• **Document excerpt**
Content starts
First time here, and first time trying to learn Data Warehouse principles while "getting something out quickly for the users to see" as my manager puts it :-(
At the moment, I'm trying to model financial transactions captured by our agency. The dimensions I have so far are:
1. Cash dealer branch
eg DealerNo=101, DealerName=Xenia Bank, DealerType=BA, DealerTypeText=Bank, DealerStatus=A, DealerStatusText=Active, BranchKey=12345, BranchId=BOX-SMTHVL, Zipcode=56789, Suburb=SMITHVILLE, State=CA, StateText=California
2. Transaction Date
Time dimension based on the date the transaction occurred
3. Processing Date
Time dimension based on the date the transaction was processed by us
4. Country (involved in transaction)
eg CountryCode=US, CountryName=UNITED STATES OF AMERICA, CurrencyCode=USD, CurrencyName=UNITED STATES DOLLAR
The fact table is the transaction itself. Apart from FKs to the above, there are a number of codes that are hanging around:
ReportType: eg, Cash, International, Gaming, etc
TransactionType: eg, Cash Deposit, Cash Withdrawal, Cheque Deposit, Wire, etc
ReportMethod: eg, Via File, Via Paper, etc
Direction: In, Out
etc etc. About 10 of these codes, each with very few distinct values. The fact table contains code versions of the above "text value".
From what I understand, each of these should be a dimension too. They are all unrelated, and no hierarchy exists for any of them. If they existed as dimensions, those dimensions would simply contain "code" and "text value"
Content ends
• **Information supplied**
Content starts
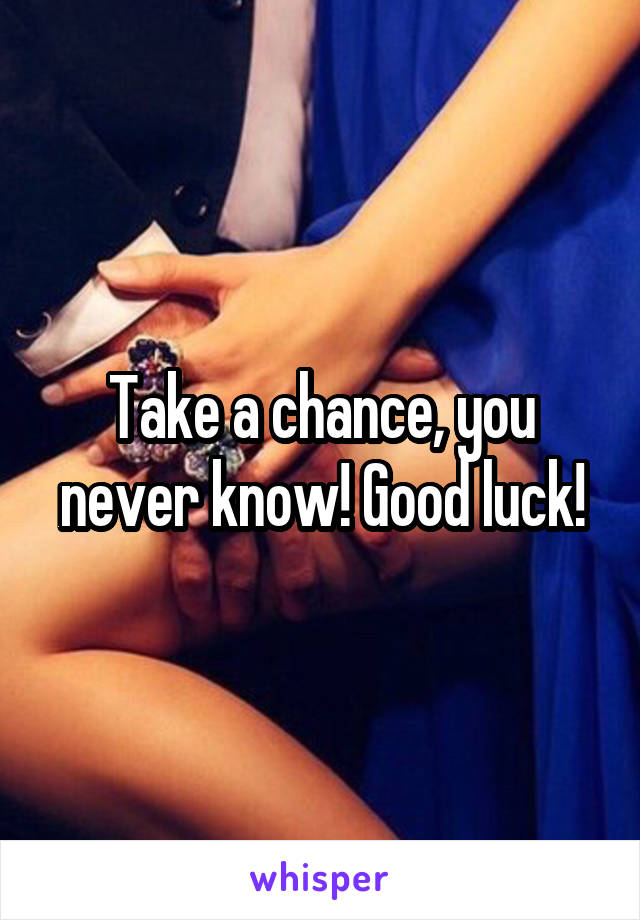 Take a chance, you never know! Good luck!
Content ends
• **Problems and tasks**
a) Answer each question using the post on modeling financial transactions.
(i) What date is the Processing Date dimension based on?
(ii) What two values can Direction take?
(iii) About how many codes does the fact table carry besides its foreign keys?
b) Resume the post on modeling financial transactions, starting right after its final sentence.

• **Responses**
a)
(i) The date the transaction was processed by the poster's agency.
(ii) In and Out.
(iii) About 10.

b)
My colleague is against splitting these out as dimensions, saying the users would not like to have to hunt through a lot of dimensions to find the appropriate columns to choose (we will be using Oracle Discoverer). He would prefer to incorporate the code's "text value" into the fact table, eg:
TransactionType=AD, TransactionTypeText=Account Deposit
to make the Discoverer business area simpler.
Is this a legitimate approach for simple codes? I can see the attraction of doing it, to reduce dimensions and reduce joins, but obviously at the expense of storage. We have a few naysayers indicating that their past experience with Discoverer was one of poor performance, so we're touchy about ensuring the performance of our DW is acceptable - this is causing me to waver.
I intend to try to use materialized views and query rewrite to aid summarisation, so we're aware that lots of storage will be required anyway, and that many of the MVs will be joins as well.
To me it seems quite arbitrary and inconsistent to have some dimensions treated "properly", and some denormalized into the fact table. I've googled for quite a while trying to find examples of this; the closest I can find is degenerate dimensions, but these seem to be for single-attribute dimensions only.
Thanks for any advice.